Bu arada tüm karar metinlerinde vazgeçilmez bir şart olarak benim özgür kalma durumuma gelince; biliyorsunuz ki ben hiçbir zaman kendi özgürlüğümü bireysel bir sorun olarak görmedim. Felsefi olarak da kişi özgürlüğü toplumdan soyut olamaz. Birey özgürleştiği oranda toplum, toplum özgürleştiği oranda birey özgür olabilir. Bu eğilimin gereğine bağlı kalınacağı tabidir. 

Silahın değil, siyasetin ve toplumsal barışın gücüne inanıyorum. Ve sizi de bu ilkeyi hayata geçirmeye çağırıyorum.

Son günlerde bölgede yaşanan gelişmeler, attığımız bu tarihi adımın önemini ve aciliyetini açıkça teyit ediyor.
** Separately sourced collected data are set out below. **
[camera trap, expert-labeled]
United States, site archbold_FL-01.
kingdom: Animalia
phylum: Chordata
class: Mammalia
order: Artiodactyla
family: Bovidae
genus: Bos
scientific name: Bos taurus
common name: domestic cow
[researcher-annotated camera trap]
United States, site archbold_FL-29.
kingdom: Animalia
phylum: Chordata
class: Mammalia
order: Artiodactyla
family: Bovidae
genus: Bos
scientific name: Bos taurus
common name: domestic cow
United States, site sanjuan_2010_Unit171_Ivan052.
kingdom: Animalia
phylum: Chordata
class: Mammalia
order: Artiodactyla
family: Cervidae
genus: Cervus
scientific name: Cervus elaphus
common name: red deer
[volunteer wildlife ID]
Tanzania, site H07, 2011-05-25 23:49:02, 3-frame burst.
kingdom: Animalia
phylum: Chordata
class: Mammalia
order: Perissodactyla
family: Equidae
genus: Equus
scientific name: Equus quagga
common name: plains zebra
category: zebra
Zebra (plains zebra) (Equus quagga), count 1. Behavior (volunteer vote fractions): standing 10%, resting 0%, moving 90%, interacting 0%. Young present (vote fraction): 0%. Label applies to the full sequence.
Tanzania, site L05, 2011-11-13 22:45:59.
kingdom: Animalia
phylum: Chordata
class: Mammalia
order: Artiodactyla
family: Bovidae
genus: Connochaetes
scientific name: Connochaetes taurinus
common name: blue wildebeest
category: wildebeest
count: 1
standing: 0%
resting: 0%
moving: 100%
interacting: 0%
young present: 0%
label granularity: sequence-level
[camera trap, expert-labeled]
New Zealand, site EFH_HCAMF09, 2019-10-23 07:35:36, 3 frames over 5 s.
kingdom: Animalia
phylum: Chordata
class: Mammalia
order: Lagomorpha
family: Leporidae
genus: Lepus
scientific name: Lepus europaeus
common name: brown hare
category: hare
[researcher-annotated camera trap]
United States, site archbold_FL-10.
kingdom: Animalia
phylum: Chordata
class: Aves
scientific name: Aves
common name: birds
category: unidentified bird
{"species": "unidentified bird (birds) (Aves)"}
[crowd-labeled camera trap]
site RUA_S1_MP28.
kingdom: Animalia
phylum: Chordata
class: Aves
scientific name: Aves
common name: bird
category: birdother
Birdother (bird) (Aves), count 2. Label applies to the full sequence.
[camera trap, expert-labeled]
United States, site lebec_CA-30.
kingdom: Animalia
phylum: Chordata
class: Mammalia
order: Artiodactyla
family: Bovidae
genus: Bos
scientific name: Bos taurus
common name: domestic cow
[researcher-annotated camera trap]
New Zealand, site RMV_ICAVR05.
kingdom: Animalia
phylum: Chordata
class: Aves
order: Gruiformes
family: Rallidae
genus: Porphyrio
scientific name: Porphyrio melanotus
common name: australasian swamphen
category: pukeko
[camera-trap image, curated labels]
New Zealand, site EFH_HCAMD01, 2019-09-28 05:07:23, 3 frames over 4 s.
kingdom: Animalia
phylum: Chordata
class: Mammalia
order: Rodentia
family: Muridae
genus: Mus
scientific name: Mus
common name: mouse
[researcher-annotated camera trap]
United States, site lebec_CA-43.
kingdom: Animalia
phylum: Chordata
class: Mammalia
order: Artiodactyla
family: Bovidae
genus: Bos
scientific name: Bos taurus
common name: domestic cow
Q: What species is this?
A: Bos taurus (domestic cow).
Sürece yönelik her türlü eleştiri ve önerilerinizi, katkılarınızı dört gözle beklediğimi belirtmeliyim. Bu tartışmalar tüm ülke, bölge, küresel düzeyde bizleri, Demokratik Modernite Güçlerini yeni bir teorik program, stratejik ve taktik evreye ulaştıracağına, şimdiden bunun hazırlık çabası içinde olunduğuna dair çok iyimser ve hazır olduğumu, arzulu ve coşkulu olarak belirtirim.

Önümüzdeki döneme çağrım, kongre kararları ve en son bu yazıda dile getirdiğim görüş ve öneriler doğrultusunda yüklenelim ve başarı temelinde gelişmeler sağlayalım.

Daimi yoldaşça selam ve sevgiyle kalın.